CAS-Nummer: 366789-02-8; Rivaroxabanum

Definition

Antikoagulanz aus der Gruppe der Oxazolidinone. Rivaroxaban ist ein synthetisches sog. direktes orales Antikoagulans (DOAK), das im Gegensatz zu den Heparinoiden als direkter Faktor Xa-Inhibitor wirkt. Rivaroxaban ist zur Prophylaxe und Therapie venöser Thromboembolien (VTE) bei erwachsenen Patienten zugelassen. Weiterhin wird Rivaroxaban zur Prophylaxe venöser Thromboembolien (VTE) bei Erwachsenen nach elektiven Hüft- oder Kniegelenksersatzoperationen und zur Behandlung von tiefen Venenthrombosen (TVT) und Lungenembolien (LE) sowie Prophylaxe von rezidivierenden TVT und LE bei Erwachsenen eingesetzt.

Wirkungsspektrum

Rivaroxaban gehört zu der pharmakotherapeutischen Gruppe der Antikoagulanzien. Es wirkt als hoch-selektiver dosisabhängiger direkter Faktor Xa-Inhibitor. Dadurch wird der intrinsische und extrinsische Weg der Blutgerinnungskaskade unterbrochen. Sowohl die Bildung von Thrombin (aktivierter Faktor II), als auch die Bildung von Thromben wird gehemmt. Der Wirkstoff hat keinen direkten Effekt auf die Thrombozyten. Gemäß der Fachinformation ist ein regelmäßiges Monitoring der Gerinnungsparameter während der Behandlung mit Rivaroxaban in der klinischen Routine nicht erforderlich. Falls dies klinisch doch notwendig erscheint, können die Rivaroxaban-Spiegel mit kalibrierten quantitativen Anti-Faktor-Xa-Tests bestimmt werden.

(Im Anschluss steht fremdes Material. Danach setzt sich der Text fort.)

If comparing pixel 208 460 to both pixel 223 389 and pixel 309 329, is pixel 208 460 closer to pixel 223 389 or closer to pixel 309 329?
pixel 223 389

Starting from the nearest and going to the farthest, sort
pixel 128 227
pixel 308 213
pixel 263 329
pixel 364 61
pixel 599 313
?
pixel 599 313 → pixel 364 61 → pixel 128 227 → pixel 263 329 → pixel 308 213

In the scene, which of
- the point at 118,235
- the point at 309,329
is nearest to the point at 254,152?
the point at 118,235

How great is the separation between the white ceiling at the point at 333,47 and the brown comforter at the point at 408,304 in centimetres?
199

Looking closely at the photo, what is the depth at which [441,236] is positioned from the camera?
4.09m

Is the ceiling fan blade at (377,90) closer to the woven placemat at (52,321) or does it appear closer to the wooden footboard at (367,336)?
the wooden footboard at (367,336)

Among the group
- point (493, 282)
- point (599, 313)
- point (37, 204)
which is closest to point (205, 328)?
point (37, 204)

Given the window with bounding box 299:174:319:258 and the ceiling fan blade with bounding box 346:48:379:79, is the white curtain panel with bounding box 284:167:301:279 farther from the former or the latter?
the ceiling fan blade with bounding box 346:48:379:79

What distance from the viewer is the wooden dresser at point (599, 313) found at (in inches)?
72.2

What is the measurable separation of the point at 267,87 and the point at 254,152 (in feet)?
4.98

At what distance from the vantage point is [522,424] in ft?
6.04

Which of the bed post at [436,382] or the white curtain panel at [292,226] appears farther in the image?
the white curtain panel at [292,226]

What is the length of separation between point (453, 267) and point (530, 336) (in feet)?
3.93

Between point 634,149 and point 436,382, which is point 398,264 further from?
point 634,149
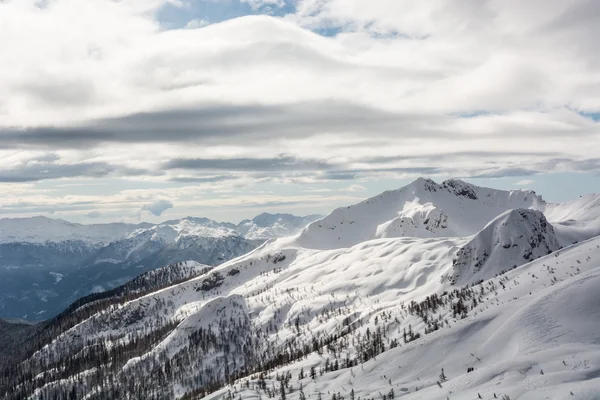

Pharmakokinetik: Die maximale Plasmakonzentration des Wirkstoffes wird in der Regel 2-4 Stunden nach der oralen Gabe erreicht. Die absolute Bioverfügbarkeit beträgt nach oraler Gabe 80-100% und ist unabhängig davon, ob es im Nüchternzustand oder nach einer Mahlzeit eingenommen wurde. Die Elimination des Wirkstoffes erfolgt renal; sie beträgt etwa 4,5h.

Anwendungsgebiet/Verwendung

Die Therapiedauer und Dosierung muss bei jeder Indikation gegenüber dem Blutungsrisiko abgewogen werden.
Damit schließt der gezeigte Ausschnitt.